▶ [Problems to work on]
**A)** List every distinct username that appears as a post heading in the pen forum thread below.
**B)** Answer these questions using the pen forum thread below.
(i) What part of the pen does duncsuss say he likes?
(ii) What does Skie_M suggest the pen could be given as if all else fails?
(iii) What does wyone suggest filling the turned groove with?
— start Page text —
Love Eugene's blanks, too,  but you're right about this combo. Maybe the mark in the joint is a sign...


----------



## Sandsini (Sep 14, 2015)

My wife thought that SOMEONE, would probably like it, but I am ready to take it apart for salvageable parts and hide what's left down at the bottom of my trash can.:redface:


----------



## duncsuss (Sep 14, 2015)

I like the clip ...


----------



## Sandsini (Sep 14, 2015)

duncsuss said:


> I like the clip ...



Duncan, You are obviously someone who looks for the good in everything... 

There's got to be something good there... yesss, the CLIP!


----------



## Skie_M (Sep 14, 2015)

Well ... if all else fails, you can give it as a baby shower gift!


----------



## liljohn1368 (Sep 14, 2015)

That's a really nice pen Eric.  Great job.....


----------



## KenV (Sep 14, 2015)

The colors do not bother me but are not special to my eye  -- and I know a couple of women who would love that pen -- they are "pastel ladies" to turn a phrase.   

We are our worst critics -- but the black spots do make an other wise exemplary piece of work look less than its best.


----------



## wyone (Sep 14, 2015)

maybe it is just me.. but my first thought was..   put it back on the lathe..  turn a groove at that point.. fill it with like gold dust and refinish it.  I like it


----------



## Sandsini (Sep 14, 2015)

Great idea Mitch! I might try that.


----------
— end Page text —
— start Information given —
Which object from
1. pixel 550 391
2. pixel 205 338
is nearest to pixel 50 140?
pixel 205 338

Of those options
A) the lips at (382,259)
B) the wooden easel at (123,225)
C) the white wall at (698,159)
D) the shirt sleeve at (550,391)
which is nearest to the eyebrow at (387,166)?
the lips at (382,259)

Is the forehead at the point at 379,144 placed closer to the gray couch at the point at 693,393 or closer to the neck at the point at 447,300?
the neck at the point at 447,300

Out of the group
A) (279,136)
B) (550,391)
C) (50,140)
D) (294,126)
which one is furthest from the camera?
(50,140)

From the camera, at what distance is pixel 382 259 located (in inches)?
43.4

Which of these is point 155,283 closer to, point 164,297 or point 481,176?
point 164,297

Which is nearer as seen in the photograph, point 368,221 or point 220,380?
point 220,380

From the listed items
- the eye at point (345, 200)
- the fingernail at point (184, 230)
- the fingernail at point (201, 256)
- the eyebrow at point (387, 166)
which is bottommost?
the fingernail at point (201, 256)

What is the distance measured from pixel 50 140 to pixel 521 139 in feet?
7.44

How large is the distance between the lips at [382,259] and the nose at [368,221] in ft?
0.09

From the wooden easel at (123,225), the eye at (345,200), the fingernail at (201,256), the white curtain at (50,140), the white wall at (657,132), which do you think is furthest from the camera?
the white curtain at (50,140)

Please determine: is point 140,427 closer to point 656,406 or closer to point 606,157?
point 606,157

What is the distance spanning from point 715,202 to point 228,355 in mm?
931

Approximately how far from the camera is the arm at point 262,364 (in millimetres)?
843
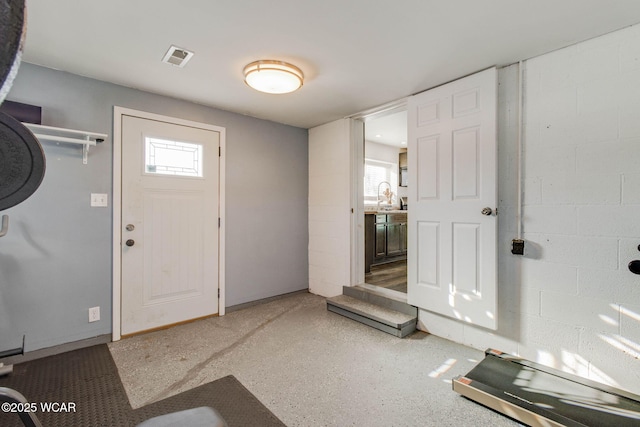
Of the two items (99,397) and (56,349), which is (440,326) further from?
(56,349)

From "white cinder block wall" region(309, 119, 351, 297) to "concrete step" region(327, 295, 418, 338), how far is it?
356 millimetres

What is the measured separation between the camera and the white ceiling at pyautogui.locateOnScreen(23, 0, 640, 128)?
1.71 m

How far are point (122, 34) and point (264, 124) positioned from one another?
1880mm

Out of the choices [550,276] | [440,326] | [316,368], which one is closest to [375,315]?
[440,326]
— end Information given —
▶ [The solutions]
**A)**
Sandsini
duncsuss
Skie_M
liljohn1368
KenV
wyone

**B)**
(i) The clip.
(ii) A baby shower gift.
(iii) Something like gold dust.